Stress is one of the most common human experiences and one that modifies many other experiences, including pain. It is the rule rather than the exception that stressful life events, unless coupled with other major physiological events such as pregnancy, lead to an exacerbation of underlying pain disorders. A prominent role for stress in the pathophysiology and clinical expression of many pain states has been well-documented [Dancy, et al., 1998; Farber et al., 1986; Garrett et al., 1991; Thomason et al., 1992; Zautra et al., 1997]. Under normal conditions, acute stress induces transient release of stress-related hormones, which can act as pro-inflammatory mediators to produce short-term effects in peripheral tissue [e.g., Boucher et al., 2010; Theoharides et al., 1998]. However, chronic stress can result in long-term and maladaptive physiological changes. For example, repeated large increases in the release of stress hormones can subsequently sensitize central stress system responsiveness [McCormick et al., 1998].

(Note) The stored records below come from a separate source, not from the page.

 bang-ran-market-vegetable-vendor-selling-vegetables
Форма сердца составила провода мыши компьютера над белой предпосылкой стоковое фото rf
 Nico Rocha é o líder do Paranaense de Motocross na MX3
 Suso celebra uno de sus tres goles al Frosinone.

Stress is frequently reported as an exacerbator of pain symptoms in humans [Bennett et al., 1995; Rothrock et al., 2001; Zautra et al., 1997], and indeed, stress has been suggested to play a causative role in development of some functional disorders of visceral systems, including interstitial cystitis (IC). IC is a painful bladder syndrome [Bennett et al., 1995; Macaulay et al., 1987] that primarily affects the female population and is characterized by pelvic and/or perineal pain, urinary urgency and frequency, and nocturia. A majority of IC patients report symptom exacerbation during periods of clinical stress, and acute experimental stress increases bladder pain and urgency in these individuals [Koziol et al., 1993; Lutgendorf et al., 2000]. As severity of the disease increases, the relationship between stress and symptom manifestation becomes even more evident [Rothrock et al., 2001].

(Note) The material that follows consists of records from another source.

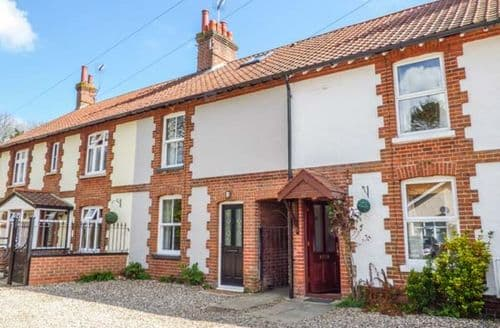 Last Minute Cottages - Wroxham Rest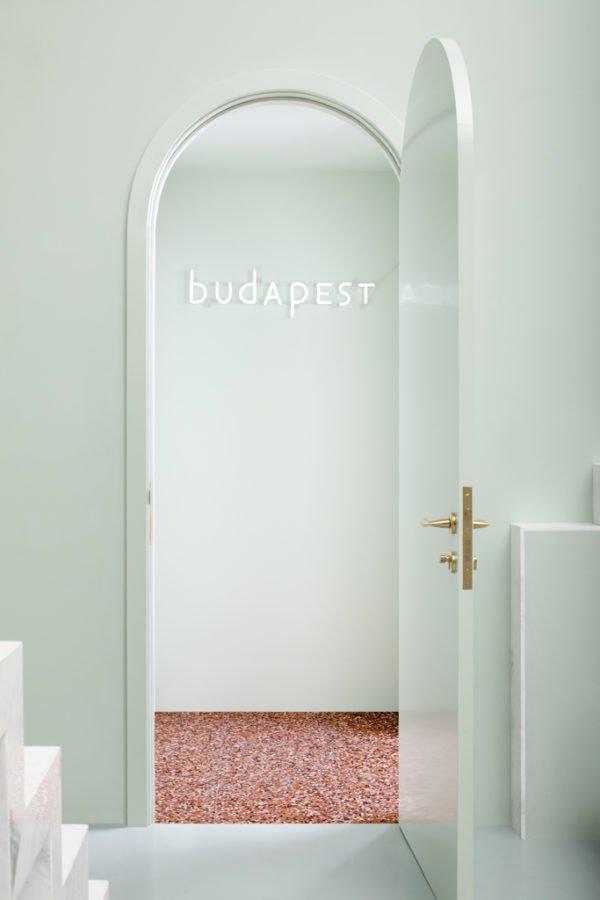Le design intérieur aux tonalités vertes du Budapest Café à Chengdu, en Chine, par le studio Biasol s'inspire du style du réalisateur Wes Anderson.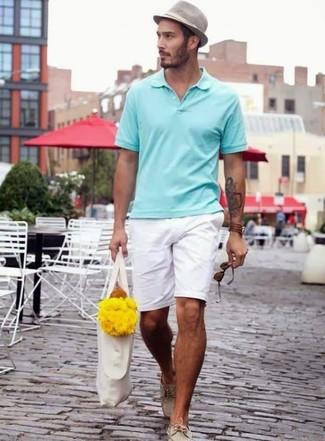 Comment porter: polo vert menthe, short blanc, chaussures bateau en cuir beiges, chapeau gris
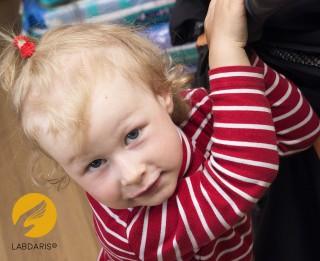 Divus gadus vecai meitenītei ir nepieciešama līdzcilvēku palīdzība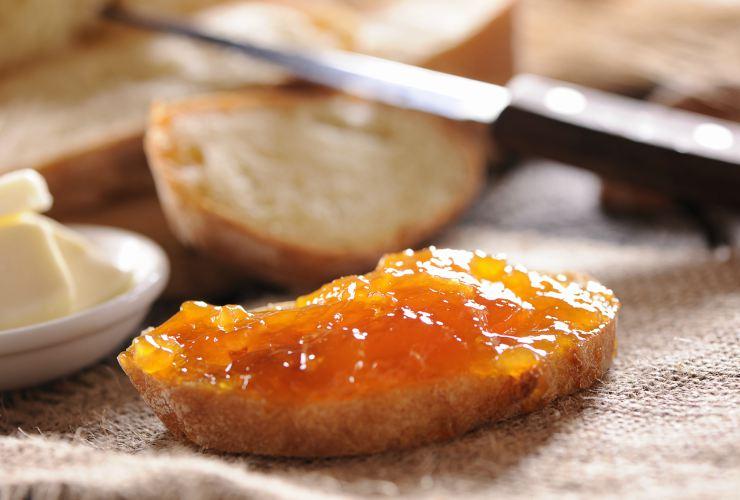 Colazione: toast imburrato-Meteoweek.com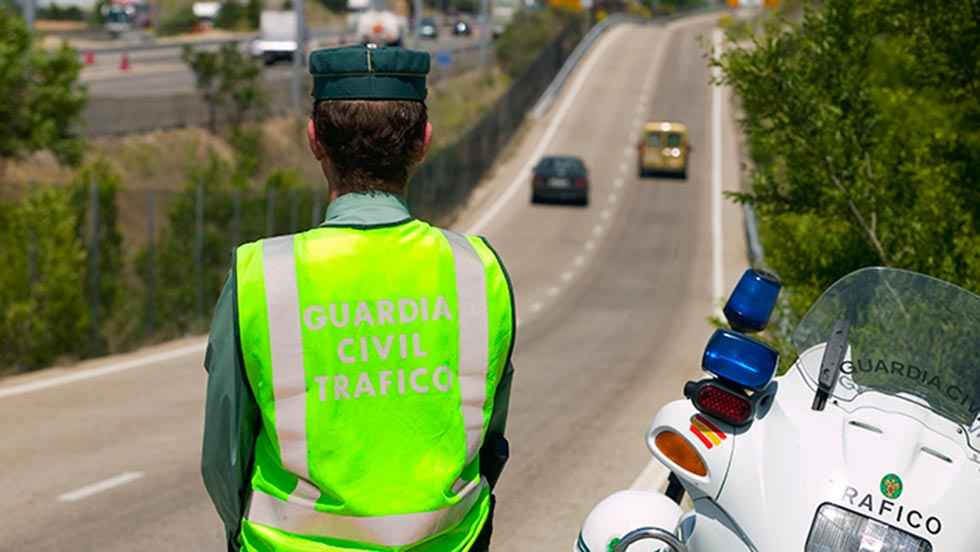 Tráfico intensifica controles de velocidad en puente de agosto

Animal studies have demonstrated that acute [Schwetz et al., 2005; Bradesi et al., 2002] and chronic exposure to stressors such as restraint [Costa et al., 2005; Gamaro et al., 1998; Hirata et al., 2008; Toulouse et al., 2000], footshock [Robbins and Ness, 2008] and water avoidance [Bradesi et al., 2005; Mayer et al., 2001; Robbins et al., 2007] alters visceral nociceptive processing. Specifically, these manipulations produce a hypersensitive state reflected as augmented visceromotor responses to stimulation of the gut and urinary bladder. This hypersensitivity likely occurs via a combination of stress-induced cellular, molecular, neuroendocrine, and physiological changes [Imaki et al., 1991; Kuipers et al., 2003; Van Dijken et al., 1993]. The current study examined whether exposure to intermittent footshock activates the hypothalamic-pituitary-adrenocortical (HPA) axis, thus supporting its utility as an experimental stressor, and whether intermittent footshock produces neurophysiological changes in the spinal dorsal horn. We have previously demonstrated that bladder inflammation differentially affects two subpopulations of DHNs that can be distinguished by their responses to the application of a heterosegmental noxious conditioning stimulus (HNCS) [Ness et al., 2009]. Here, the modulatory effect of intermittent footshock was assessed by examining responses of DHNs to urinary bladder distension (UBD) following exposure to chronic and acute footshock in both intact and spinalized preparations.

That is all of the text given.